Systematic Review & Meta Analysis

Observational Studies

Guidelines

Notes

  • The “delayed” strategy in ELAIN allowed avoidance of RRT (11/119 never initiated RRT), a design feature that complicates comparisons with trials in which nearly all participants ultimately receive RRT.
  • Renal recovery analyses illustrate strong competing-risk structure: between-group differences diminish when restricting to survivors.

Overall Takeaway

ELAIN is a landmark because it tested an unusually early, biomarker- and severity-enriched strategy for initiating continuous RRT at KDIGO stage 2 and reported a mortality signal alongside improved process outcomes.

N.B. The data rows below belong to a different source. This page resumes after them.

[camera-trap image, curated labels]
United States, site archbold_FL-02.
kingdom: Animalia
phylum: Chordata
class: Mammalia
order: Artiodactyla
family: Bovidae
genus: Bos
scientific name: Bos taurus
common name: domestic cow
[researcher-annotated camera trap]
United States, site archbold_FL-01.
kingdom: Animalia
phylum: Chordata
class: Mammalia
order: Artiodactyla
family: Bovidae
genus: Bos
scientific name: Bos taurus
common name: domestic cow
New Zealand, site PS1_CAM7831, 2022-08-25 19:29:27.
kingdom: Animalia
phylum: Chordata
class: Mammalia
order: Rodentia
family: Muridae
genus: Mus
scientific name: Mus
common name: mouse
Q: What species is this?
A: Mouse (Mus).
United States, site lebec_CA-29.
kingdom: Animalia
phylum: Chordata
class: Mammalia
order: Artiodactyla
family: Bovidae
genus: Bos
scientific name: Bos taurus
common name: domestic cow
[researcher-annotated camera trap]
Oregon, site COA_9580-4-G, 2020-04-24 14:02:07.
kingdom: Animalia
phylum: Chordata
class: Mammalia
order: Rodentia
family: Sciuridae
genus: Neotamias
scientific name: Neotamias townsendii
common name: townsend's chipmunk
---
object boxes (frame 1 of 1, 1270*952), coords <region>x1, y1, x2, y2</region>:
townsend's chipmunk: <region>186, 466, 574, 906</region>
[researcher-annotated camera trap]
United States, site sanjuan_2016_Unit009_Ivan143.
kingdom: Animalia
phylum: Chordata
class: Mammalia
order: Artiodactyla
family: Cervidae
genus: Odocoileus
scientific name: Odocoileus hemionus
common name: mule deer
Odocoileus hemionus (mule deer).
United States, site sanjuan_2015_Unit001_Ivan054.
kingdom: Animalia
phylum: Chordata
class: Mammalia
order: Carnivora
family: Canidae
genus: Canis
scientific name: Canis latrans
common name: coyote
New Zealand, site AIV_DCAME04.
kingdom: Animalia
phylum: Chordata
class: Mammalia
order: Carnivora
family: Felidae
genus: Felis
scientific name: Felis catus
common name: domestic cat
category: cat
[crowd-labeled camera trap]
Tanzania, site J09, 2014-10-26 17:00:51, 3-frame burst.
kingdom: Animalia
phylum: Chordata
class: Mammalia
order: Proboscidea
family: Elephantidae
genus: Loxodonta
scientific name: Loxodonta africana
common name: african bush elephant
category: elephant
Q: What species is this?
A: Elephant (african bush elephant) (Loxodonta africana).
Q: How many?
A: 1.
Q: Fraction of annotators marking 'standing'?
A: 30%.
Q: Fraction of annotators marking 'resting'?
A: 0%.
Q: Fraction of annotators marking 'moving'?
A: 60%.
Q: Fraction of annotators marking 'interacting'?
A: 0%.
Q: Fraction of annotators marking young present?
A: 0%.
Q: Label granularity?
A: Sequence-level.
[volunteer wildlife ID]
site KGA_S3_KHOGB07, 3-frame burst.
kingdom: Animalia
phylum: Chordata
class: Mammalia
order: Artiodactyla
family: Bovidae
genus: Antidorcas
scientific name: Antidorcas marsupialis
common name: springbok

Its single-centre open-label design and later discordant multicentre trial evidence mean its most durable contribution is the demonstration of phenotype enrichment and the framing of “timing” as a bundle of triggers, avoidance, and competing risks rather than a simple early–late dichotomy.

Overall Summary

  • In enriched high-risk KDIGO stage 2 AKI, early RRT was associated with lower 90-day mortality, but subsequent multicentre evidence supports a more conservative, indication-driven approach in most ICU populations.